### Exercise instructions:
Reprint all of the data below exactly as shown and skip every image.

------ Supplied material ------

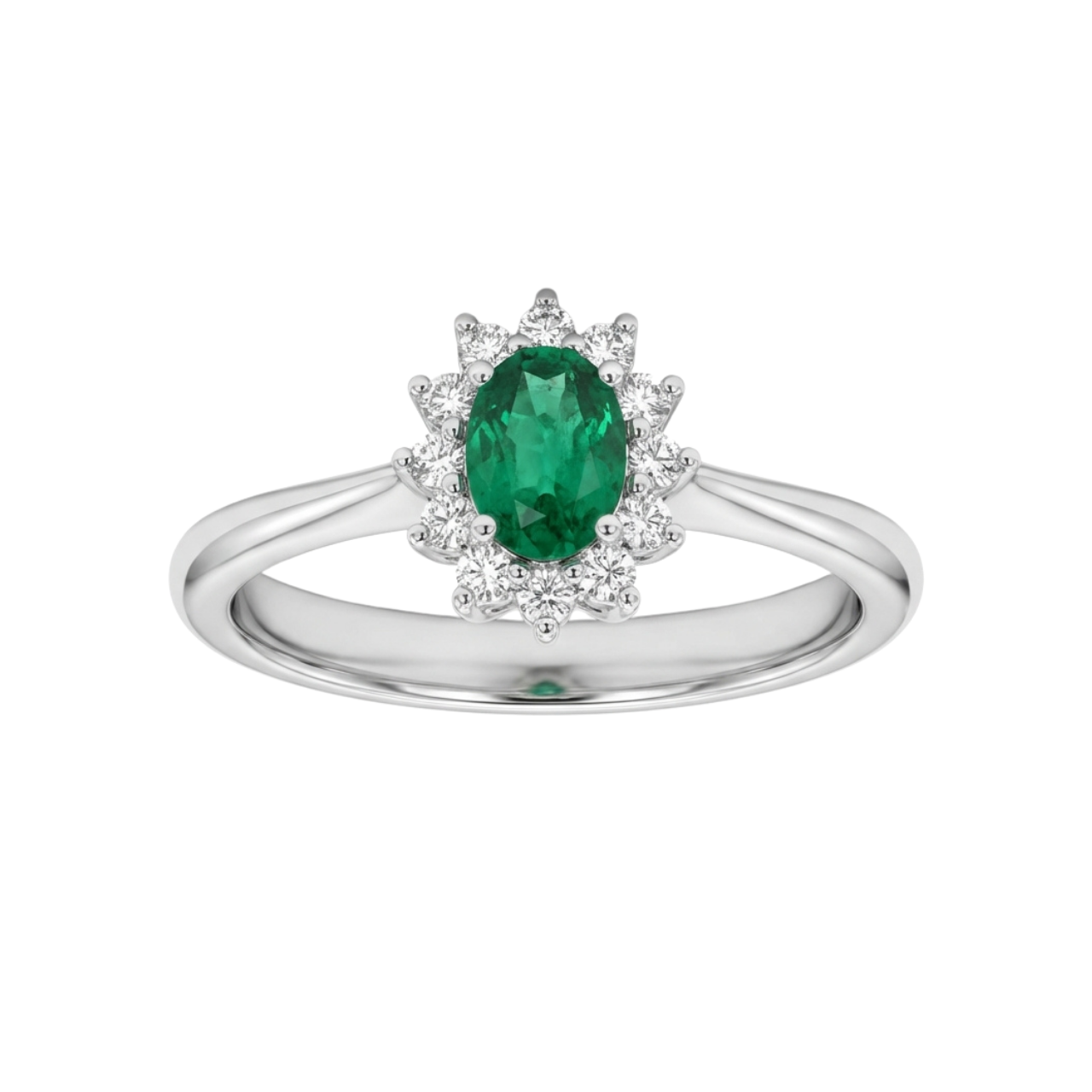 Anello oro bianco con smerlado e diamanti_2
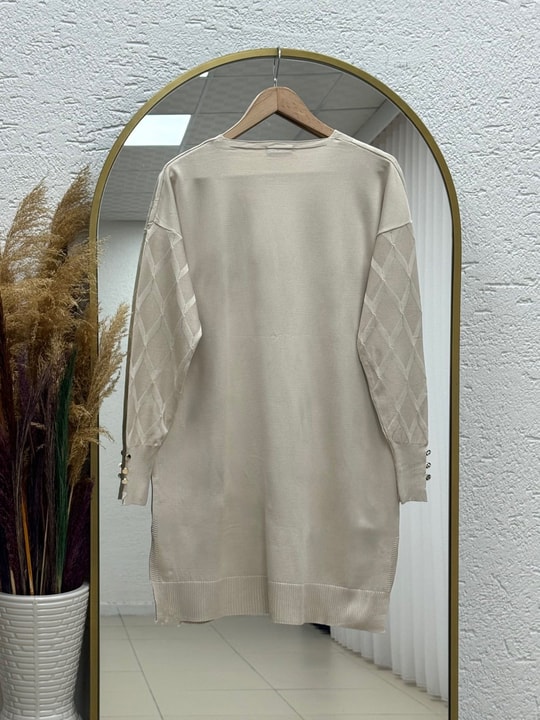 Sabinur Baklava Desen Mini Gold Düğmeli Hırka-SY3290 Taş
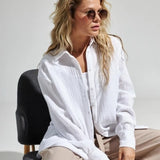 Langley | Women Shirt With Cotton Crinkle Fabric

------

### Solution to the problem:
 Anello oro bianco con smerlado e diamanti_2
 Sabinur Baklava Desen Mini Gold Düğmeli Hırka-SY3290 Taş
 Langley | Women Shirt With Cotton Crinkle Fabric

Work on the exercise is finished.